Rana Dasgupta'yla “Tokyo Uçuşu İptal” eseriyle hayal gücünde sınır tanımayan, farklı öyküleriyle
tanışmıştım. Öykülerinden etkilendiğim için yazarın romancılığının nasıl olduğunu görmek istedim. Hint asıllı İngiliz yazar, kendi öz yaşamını sürdüğü coğrafyadan çok uzakta Bulgaristan’da geçen, yüz yaşındaki Ulrich’in yaşam öyküsünü ve devamında da Ulrich’in kafasında yaşattığı öyküeri son derece akıcı bir dille anlatmış.

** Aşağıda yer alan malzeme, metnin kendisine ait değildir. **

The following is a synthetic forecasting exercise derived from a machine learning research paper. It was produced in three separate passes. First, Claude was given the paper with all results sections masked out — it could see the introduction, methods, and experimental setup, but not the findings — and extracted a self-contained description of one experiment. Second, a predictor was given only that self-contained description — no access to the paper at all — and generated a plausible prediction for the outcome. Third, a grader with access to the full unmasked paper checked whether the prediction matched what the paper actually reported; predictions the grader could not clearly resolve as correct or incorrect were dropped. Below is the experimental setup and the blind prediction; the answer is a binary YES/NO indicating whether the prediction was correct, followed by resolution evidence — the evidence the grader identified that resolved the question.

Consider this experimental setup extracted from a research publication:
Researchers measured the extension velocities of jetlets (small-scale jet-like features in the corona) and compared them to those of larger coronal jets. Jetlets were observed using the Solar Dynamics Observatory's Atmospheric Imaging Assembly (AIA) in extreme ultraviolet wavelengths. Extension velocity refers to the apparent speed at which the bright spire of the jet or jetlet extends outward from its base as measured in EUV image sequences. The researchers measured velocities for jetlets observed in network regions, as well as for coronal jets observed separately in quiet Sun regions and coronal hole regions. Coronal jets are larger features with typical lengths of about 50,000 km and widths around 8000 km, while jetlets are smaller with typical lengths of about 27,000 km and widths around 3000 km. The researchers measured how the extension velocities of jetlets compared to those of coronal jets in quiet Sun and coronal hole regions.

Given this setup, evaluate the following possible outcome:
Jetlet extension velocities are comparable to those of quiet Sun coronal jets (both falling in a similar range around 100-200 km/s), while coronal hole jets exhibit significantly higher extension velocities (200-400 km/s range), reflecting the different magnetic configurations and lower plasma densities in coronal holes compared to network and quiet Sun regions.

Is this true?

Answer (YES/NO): NO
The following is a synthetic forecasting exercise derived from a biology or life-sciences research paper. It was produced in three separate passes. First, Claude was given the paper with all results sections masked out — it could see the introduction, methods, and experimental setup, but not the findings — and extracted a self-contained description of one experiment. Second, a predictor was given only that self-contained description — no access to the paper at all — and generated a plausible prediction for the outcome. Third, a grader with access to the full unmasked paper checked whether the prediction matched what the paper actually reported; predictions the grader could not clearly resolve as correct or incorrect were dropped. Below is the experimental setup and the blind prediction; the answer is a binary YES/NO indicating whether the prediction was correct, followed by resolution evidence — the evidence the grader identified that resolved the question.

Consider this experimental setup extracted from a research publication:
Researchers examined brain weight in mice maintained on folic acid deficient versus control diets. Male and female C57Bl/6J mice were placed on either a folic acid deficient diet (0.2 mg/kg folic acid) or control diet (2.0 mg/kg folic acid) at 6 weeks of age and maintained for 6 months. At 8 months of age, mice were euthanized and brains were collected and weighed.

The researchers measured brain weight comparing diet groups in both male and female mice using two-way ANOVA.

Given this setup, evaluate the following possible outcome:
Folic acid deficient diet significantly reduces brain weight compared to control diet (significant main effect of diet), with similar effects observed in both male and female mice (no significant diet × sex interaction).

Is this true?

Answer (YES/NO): NO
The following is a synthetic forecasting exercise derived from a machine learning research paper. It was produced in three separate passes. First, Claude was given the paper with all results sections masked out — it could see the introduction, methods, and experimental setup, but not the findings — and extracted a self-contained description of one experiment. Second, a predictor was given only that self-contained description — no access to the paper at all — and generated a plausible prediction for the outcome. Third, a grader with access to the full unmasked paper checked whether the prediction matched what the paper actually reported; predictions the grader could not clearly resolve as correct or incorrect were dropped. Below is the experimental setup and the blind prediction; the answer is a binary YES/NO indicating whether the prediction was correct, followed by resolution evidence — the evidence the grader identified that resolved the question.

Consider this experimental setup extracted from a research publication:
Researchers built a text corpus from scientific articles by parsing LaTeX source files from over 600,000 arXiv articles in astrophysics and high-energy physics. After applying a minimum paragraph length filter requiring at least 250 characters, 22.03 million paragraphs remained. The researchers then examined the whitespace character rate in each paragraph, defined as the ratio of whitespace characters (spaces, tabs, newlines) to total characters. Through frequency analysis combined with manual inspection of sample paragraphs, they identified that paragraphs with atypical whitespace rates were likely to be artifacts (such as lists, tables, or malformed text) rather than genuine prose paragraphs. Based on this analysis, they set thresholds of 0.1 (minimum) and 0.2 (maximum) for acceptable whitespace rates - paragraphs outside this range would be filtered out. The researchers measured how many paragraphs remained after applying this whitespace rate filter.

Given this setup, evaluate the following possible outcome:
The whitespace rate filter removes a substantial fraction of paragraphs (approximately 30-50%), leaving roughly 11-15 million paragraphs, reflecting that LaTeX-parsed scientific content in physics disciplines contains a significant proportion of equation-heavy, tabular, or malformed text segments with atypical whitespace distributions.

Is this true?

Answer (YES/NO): NO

Eserin ilk yarısında son derece büyük hedeflerle hayata başlayan önce müziğe sonra kimyaya ilgi duyan Ulrich’in,ülkede yaşanan çalkantılarla paralel gayet tekdüze ve ortalama bir insana evrilen yaşam öyküsünü okurken kapı komşumuz Bulgaristan’ın sadece yüz yıllık sosyal ve siyasi tarihini değil aynı zamanda hammadde yoksunu bir ülkenin sanayileşme sürecinin ülkeye yansımalarını ve yüzyıl boyunca dünyada yaşanan bilim, sanat, teknolojik alanda gelişmeleri de görüyoruz.
Eserin ikinci yarısı artık son derece yaşlı bir adam olan ve gözleri görmeyen Ulrich’in bu kez kafasında yer yer geçmişte hayatına girmiş kişilerle benzerlikler kurarak yarattığı karakterler ile birlikte Gürcistan’da başlayıp ABD’ye uzanan hayali yolculuğunu anlatıyor bizlere.